* [Your task]
In the interview transcript below, retype the portion that runs from "All he had to" to "in the family." word for word.

* [Provided passage]
======

When he had the store you lived in that building?
We lived in the store. It was a big building. we had the
back half for cooking and the bedroom, and this and that,
and then we had this full attic for the rest of it.
I'm interested in the housekeeping that you mother had
to do. What did she have to work with in any of these
places. Do you remember any of that?
Well, she had a cook stove. Not a range, a cook stove. It
had four lids on the top, a firebox and an oven. Not the
nice big ones with six lids and a water reservoir and a
warming oven up above, no that comes later. I remember that
washing was quite a chore with that many children and Dad
bought her a washing machine about 1905. It was a wooden tub
with a wringer and dasher attachment on the top. The dasher
thing had five wooden fingers about 8 or 10 inches long,
they went down into the water. Then there was a wheel with
a handle, gear, and a shaft through to turn it. And Harry
had to turn this wheel to make it run and he had to turn the
wheel for wringing out the water. She had that for a couple
of years anyway, but she didn't have too much. Short on
cupboard space, storage space. Down at Lump we had more
room, not too much more, and then we built our house up on
our placer claim place, cut our own logs off our own place
and built a three room house there. That one was still
going strong - I don't remember when they tore it down,
probably around 1930-35.
How long did you own the property?
He never had a title to it because it was a mining claim and
you have to do a certain amount of work before you can prove
up and get a title on a mining claim and he never did that.
All he had to do was what they call representing work, $100
each year, and hold it indefintitely as a mining claim so
he held it until World War I. They passed a new law on
homesteads, put 320 acres for dry land homesteads and he
found the 320 acres up there in a nice place, the present
homestead, and he filed on that in 1913 I think. At any
rate he had it firmly with a building on it in 1914, and of
course he got title to that, and it is still in the family.

======

* [Stored data]
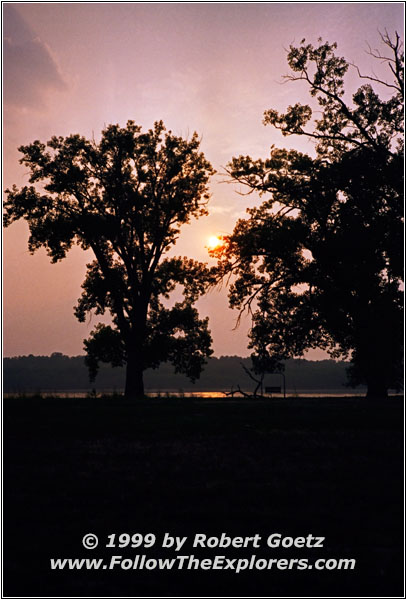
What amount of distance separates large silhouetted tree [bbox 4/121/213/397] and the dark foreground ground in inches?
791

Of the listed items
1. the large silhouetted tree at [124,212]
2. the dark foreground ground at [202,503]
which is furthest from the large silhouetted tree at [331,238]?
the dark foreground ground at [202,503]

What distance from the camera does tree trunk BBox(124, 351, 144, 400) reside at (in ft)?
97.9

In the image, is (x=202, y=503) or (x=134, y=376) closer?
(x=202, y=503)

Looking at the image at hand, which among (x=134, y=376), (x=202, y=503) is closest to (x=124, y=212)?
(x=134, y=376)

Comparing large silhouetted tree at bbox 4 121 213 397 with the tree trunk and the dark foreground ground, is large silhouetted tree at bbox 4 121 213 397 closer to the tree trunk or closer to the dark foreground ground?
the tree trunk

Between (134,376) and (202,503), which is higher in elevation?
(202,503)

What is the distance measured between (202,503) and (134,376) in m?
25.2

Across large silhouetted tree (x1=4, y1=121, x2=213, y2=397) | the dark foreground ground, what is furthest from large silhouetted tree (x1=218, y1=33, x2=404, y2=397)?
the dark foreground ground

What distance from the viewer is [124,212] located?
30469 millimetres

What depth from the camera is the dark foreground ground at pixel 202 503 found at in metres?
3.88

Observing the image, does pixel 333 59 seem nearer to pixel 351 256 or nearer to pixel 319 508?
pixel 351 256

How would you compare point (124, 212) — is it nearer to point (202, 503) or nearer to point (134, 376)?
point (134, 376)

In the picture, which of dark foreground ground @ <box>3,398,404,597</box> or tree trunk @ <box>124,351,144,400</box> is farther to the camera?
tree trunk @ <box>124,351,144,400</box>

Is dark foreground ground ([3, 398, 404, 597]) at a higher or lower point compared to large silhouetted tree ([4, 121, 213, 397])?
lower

======

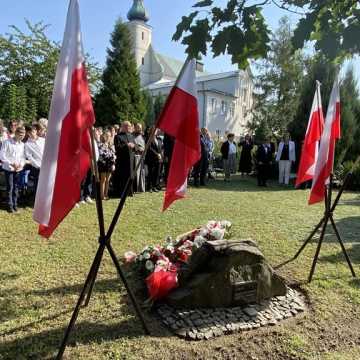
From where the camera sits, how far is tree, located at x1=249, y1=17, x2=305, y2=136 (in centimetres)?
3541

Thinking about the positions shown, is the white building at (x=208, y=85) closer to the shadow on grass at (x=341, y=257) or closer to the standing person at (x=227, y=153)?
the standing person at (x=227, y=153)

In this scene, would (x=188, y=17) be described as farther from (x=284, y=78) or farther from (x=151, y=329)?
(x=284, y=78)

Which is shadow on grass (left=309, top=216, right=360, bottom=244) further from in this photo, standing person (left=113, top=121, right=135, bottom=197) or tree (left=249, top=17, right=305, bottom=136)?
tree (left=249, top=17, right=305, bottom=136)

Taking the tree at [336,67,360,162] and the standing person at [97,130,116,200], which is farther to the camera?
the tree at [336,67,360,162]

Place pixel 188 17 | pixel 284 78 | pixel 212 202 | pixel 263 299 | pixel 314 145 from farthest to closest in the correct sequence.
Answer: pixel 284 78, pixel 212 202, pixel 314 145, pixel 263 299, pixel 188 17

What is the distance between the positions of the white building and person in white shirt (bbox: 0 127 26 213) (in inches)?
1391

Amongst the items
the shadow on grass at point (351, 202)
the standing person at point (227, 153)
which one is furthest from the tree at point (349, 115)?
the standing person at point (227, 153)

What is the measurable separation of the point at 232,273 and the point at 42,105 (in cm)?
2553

======

* [Problem solution]
All he had to do was what they call representing work, $100
each year, and hold it indefintitely as a mining claim so
he held it until World War I. They passed a new law on
homesteads, put 320 acres for dry land homesteads and he
found the 320 acres up there in a nice place, the present
homestead, and he filed on that in 1913 I think. At any
rate he had it firmly with a building on it in 1914, and of
course he got title to that, and it is still in the family.